Using AI In Science Can Add To Reproducibility Woes

Using AI in science promises to add to problems in reproducing important results, the UK’s highly prestigious Royal Society has warned.

In its report “Science in the age of AI,” the 350-year-old institution argues that introducing AI in scientific research created barriers to reproducibility – the idea that a particular result can be replicated by a different research team in another part of the world – through lack of documentation, limited access to essential computing infrastructures and resources, and a struggle to understand how AI tools reach their conclusions.

The tech industry has enthusiastically promoted the idea that AI can help in science.

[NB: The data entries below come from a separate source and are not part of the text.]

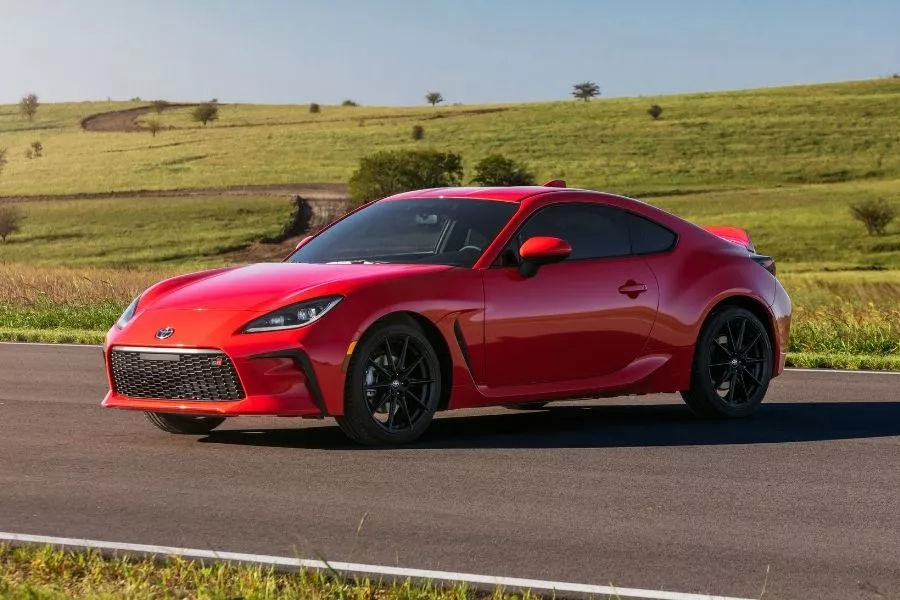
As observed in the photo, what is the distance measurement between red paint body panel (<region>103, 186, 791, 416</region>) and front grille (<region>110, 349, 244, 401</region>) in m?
0.05

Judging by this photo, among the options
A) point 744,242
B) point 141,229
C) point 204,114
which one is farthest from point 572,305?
point 204,114

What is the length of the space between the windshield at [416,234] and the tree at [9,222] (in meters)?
63.8

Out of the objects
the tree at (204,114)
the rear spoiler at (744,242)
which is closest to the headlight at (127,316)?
the rear spoiler at (744,242)

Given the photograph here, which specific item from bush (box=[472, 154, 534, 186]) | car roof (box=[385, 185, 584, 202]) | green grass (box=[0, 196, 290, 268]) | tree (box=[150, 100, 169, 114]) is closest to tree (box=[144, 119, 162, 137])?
tree (box=[150, 100, 169, 114])

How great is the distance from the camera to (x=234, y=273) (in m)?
9.73

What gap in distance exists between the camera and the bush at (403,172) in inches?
3100

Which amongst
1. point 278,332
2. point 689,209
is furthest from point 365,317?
point 689,209

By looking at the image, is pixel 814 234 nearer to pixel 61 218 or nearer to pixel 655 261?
pixel 61 218

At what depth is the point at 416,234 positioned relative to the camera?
10086mm

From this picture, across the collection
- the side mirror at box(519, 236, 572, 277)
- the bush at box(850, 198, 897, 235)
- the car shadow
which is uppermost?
the side mirror at box(519, 236, 572, 277)

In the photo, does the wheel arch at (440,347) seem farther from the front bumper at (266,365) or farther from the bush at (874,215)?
the bush at (874,215)

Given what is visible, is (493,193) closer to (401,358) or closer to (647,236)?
(647,236)

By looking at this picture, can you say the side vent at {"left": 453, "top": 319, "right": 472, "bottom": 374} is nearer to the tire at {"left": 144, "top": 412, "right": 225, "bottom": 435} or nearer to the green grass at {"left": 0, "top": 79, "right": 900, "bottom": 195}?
the tire at {"left": 144, "top": 412, "right": 225, "bottom": 435}

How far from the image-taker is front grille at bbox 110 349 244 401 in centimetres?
885
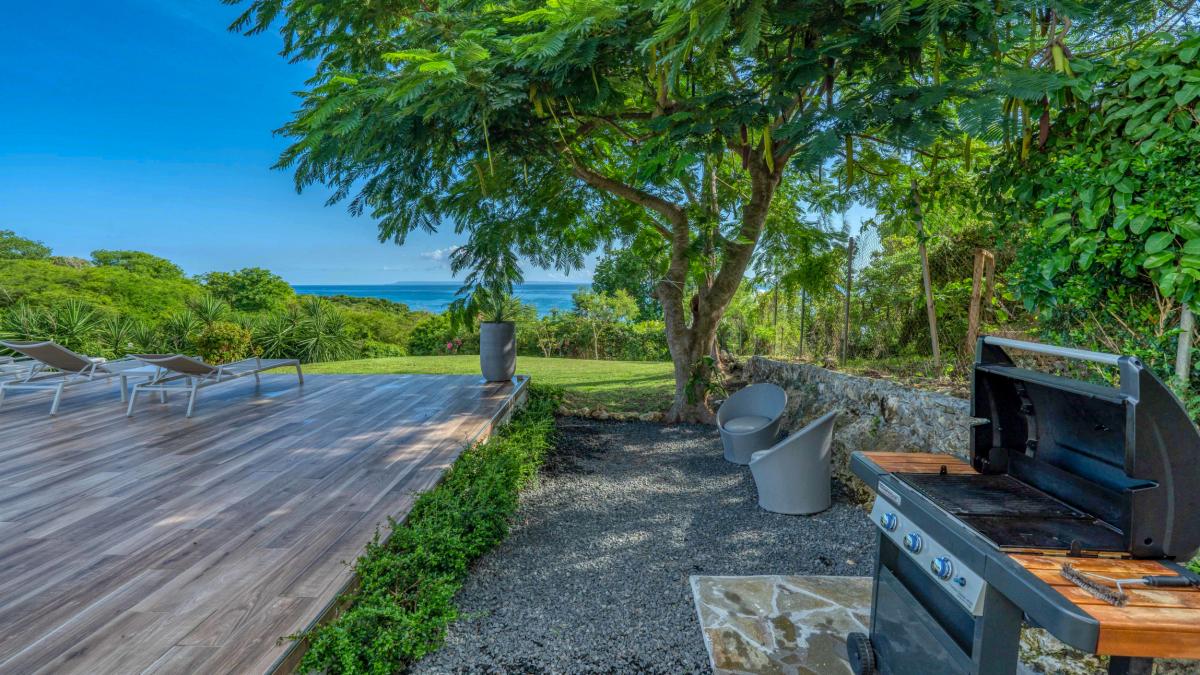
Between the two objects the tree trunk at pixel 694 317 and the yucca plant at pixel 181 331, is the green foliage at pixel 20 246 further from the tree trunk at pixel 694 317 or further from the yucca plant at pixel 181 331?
the tree trunk at pixel 694 317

In December last year, researchers claimed to have made the world’s first scientific discovery using large language models – a breakthrough suggesting LLMs like ChatGPT could push science forward faster than humans alone.

However, professor Alison Noble, chair of the Royal Society Science in the Age of AI Working Group, is worried the rapid uptake of AI in science has presented challenges related to its safe and rigorous use.

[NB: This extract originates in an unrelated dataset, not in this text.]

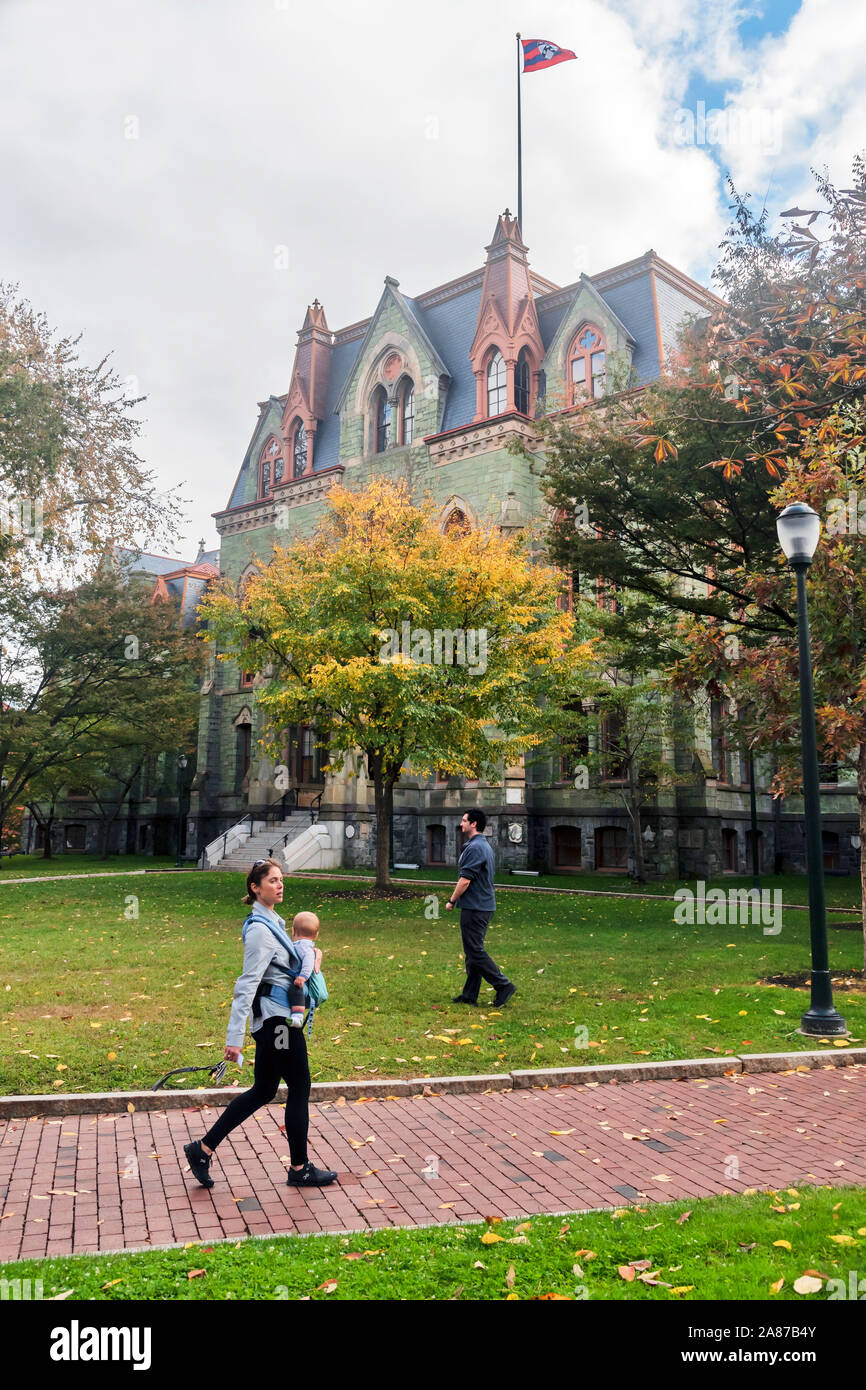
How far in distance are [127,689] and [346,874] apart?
9.28 metres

“A growing body of irreproducible studies are raising concerns regarding the robustness of AI-based discoveries,” she declared.

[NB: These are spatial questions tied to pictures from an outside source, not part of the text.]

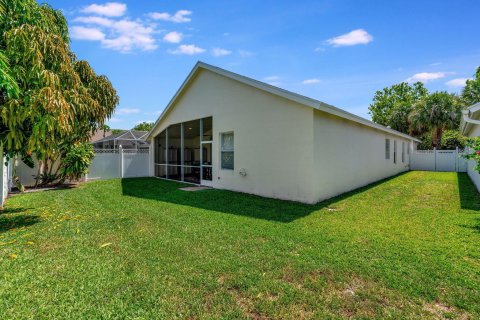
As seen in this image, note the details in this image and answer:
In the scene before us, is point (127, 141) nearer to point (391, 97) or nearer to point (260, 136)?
point (260, 136)

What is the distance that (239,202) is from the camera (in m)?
8.31

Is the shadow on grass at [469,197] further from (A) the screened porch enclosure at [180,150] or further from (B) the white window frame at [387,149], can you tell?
(A) the screened porch enclosure at [180,150]

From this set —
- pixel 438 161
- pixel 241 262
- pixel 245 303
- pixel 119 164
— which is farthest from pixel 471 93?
pixel 245 303

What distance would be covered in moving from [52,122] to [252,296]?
16.0ft

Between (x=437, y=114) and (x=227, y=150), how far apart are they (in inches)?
913

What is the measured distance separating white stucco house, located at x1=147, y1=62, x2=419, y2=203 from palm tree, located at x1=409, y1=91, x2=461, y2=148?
14.4 metres

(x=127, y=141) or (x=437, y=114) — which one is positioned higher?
(x=437, y=114)

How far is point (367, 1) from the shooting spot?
29.1ft

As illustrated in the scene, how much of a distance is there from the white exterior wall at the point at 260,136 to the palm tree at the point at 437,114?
22408 mm

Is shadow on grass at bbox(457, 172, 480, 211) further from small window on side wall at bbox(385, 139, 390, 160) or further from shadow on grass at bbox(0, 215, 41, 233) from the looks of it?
shadow on grass at bbox(0, 215, 41, 233)

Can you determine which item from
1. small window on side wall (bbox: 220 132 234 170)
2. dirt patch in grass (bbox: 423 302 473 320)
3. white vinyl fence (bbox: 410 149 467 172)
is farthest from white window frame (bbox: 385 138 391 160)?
dirt patch in grass (bbox: 423 302 473 320)

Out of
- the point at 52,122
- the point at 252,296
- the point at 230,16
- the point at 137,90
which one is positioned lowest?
the point at 252,296

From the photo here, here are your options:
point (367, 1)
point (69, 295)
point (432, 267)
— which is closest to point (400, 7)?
point (367, 1)

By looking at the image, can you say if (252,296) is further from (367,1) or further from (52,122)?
(367,1)
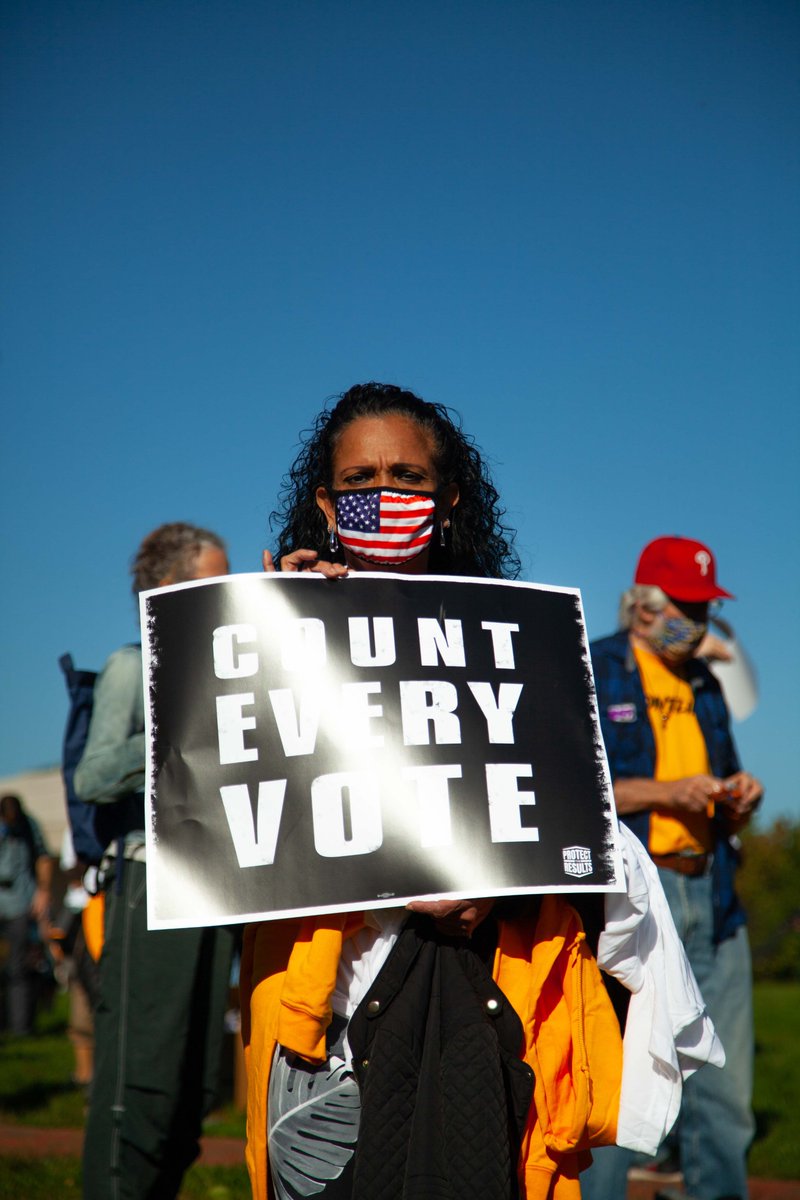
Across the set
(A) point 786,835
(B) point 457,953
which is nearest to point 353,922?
(B) point 457,953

AI limits the ability to reproduce results owing to the proprietary nature of many AI tools.

“Barriers such as insufficient documentation, limited access to essential infrastructures (eg code, data, and computing power) and a lack of understanding of how AI tools reach their conclusions (explainability) make it difficult for independent researchers to scrutinise, verify and replicate experiments,” the paper explains.

The paper warns that reliance on AI in research could lead to “inflated expectations, exaggerated claims of accuracy, or research outputs based on spurious correlations.”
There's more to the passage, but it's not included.